TEMPO.CO, Jakarta - Mengaspalnya 21 bus Transjakarta Zhong Tong milik Perum PPD sejak pekan lalu menjadi sorotan publik karena sederet catatan buruk bus pabrikan Cina itu. Tak cuma sering mogok, bus Zhong Tong juga pernah nyaris terbakar karena mesinnya bermasalah.
Bahkan mantan Gubernur DKI Basuki Tjahaja Purnama alias Ahok sempat melarang impor bus asal Cina itu pada pertengahan 2014. Sebab, dia menerima banyak laporan soal kecacatan bus, mulai dari berkarat, penyejuk udara mati, sampai mesin mogok. Apalagi setelah insiden salah satu unit bus Zhong Tong yang hampir terbakar di Jalan Gatot Subroto pada 8 Maret 2015.
Namun Gubernur DKI Jakarta Anies Baswedan menjelaskan bahwa bus tersebut pasti telah memenuhi Standar Pelayanan Minimal (SPM) yang ditetapkan pemerintah sebelum bisa beroperasi, termasuk soal keamanan. SPM itu harus dijalankan oleh operator dalam mengoperasikan bus Zhong Tong.

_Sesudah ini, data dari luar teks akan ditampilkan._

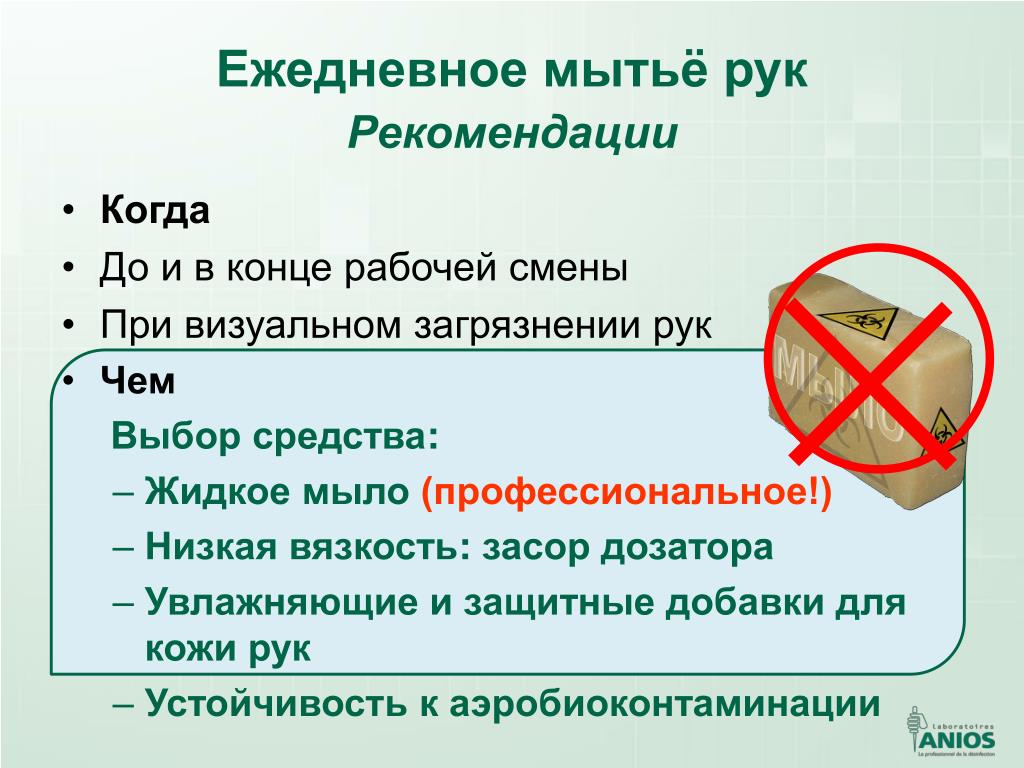 Ежедневное мытьё рук
Рекомендации

• Когда
• До и в конце рабочей смены
• При визуальном загрязнении рук
• Чем
Выбор средства:
– Жидкое мыло (профессиональное!)
– Низкая вязкость: засор дозатора
– Увлажняющие и защитные добавки для кожи рук
– Устойчивость к аэробиоконтаминации

МЫЛО

Laboratoires
ANIOS
Le professionnel de la désinfection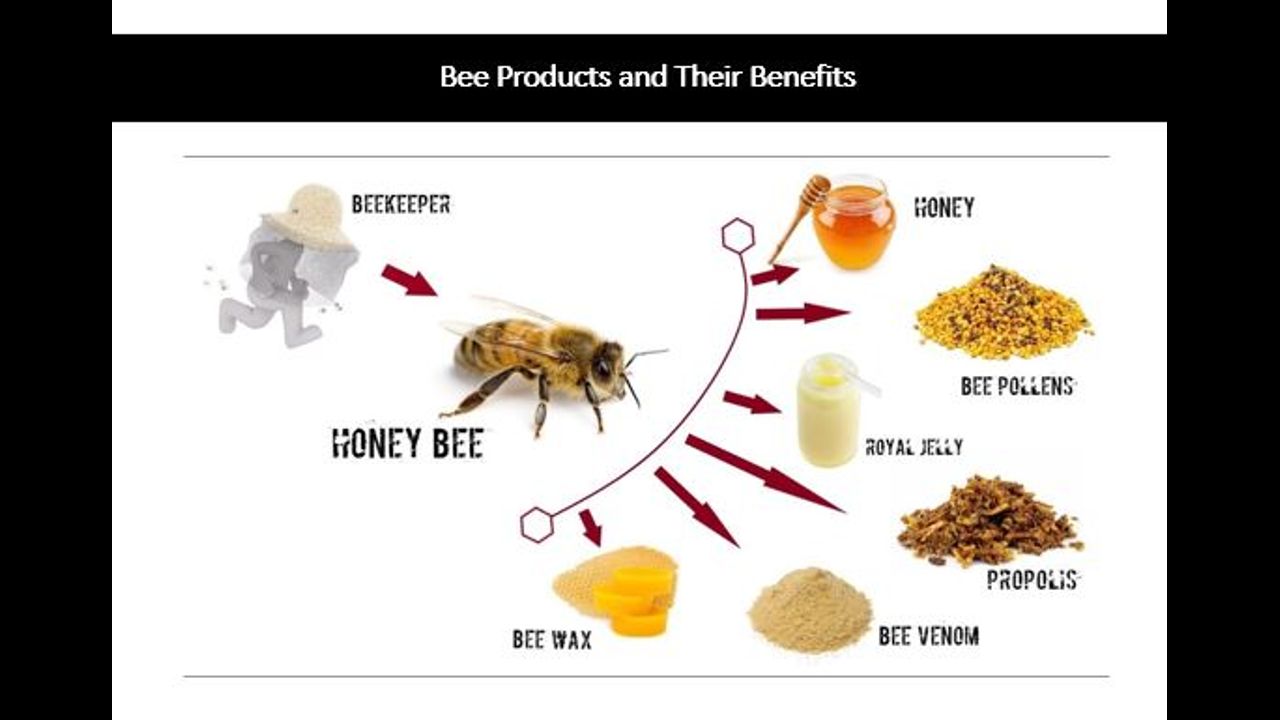 Bee Products and Their Benefits

BEEKEEPER

HONEY BEE

HONEY

BEE POLLENS

ROYAL JELLY

PROPOLIS

BEE VENOM

BEE WAX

"Pemprov DKI Jakarta itu menentukan SPM-nya dan jasa itulah yang kami bayar melalui pengelola (Transjakarta)," kata Anies di GOR Soemantri, Kuningan, Jakarta, Kamis 17 Oktober 2019.
Hal tersebut, kata Anies, karena saat ini Pemprov DKI sudah tidak lagi membeli bus, melainkan membeli jasa yang kemudian dibayarkan per kilometer. "Jadi kami hanya menentukan SPM. Selebihnya tanggung jawab dengan pengelola," kata Anies.
Soal catatan buruk bus tersebut, Anies menyatakan ada kontrak kerja soal SPM yang harus dipenuhi operator bus. "Pasti ada kontrak kerja samanya. Di dalam kontrak itu ada aturannya," ucap dia.
Dirut Perum PPD Pande Patu Yasa memastikan aspek keselamatan bus TransJakarta merek Zhong Tong itu. Dia menyebutkan bus itu hanya mereknya saja yang berasal dari Cina.
"Kalau saya bandingkan dengan produk yang lainnya, itu kita tidak bisa bandingkan. Masalahnya kenapa? Di produk Zhong Tong ini dalamnya sangat berbeda jauh dengan bus-bus yang lain," kata Pande di Pool PPD, Jl Raya Bekasi, Jakarta Timur, Selasa 15 Oktober.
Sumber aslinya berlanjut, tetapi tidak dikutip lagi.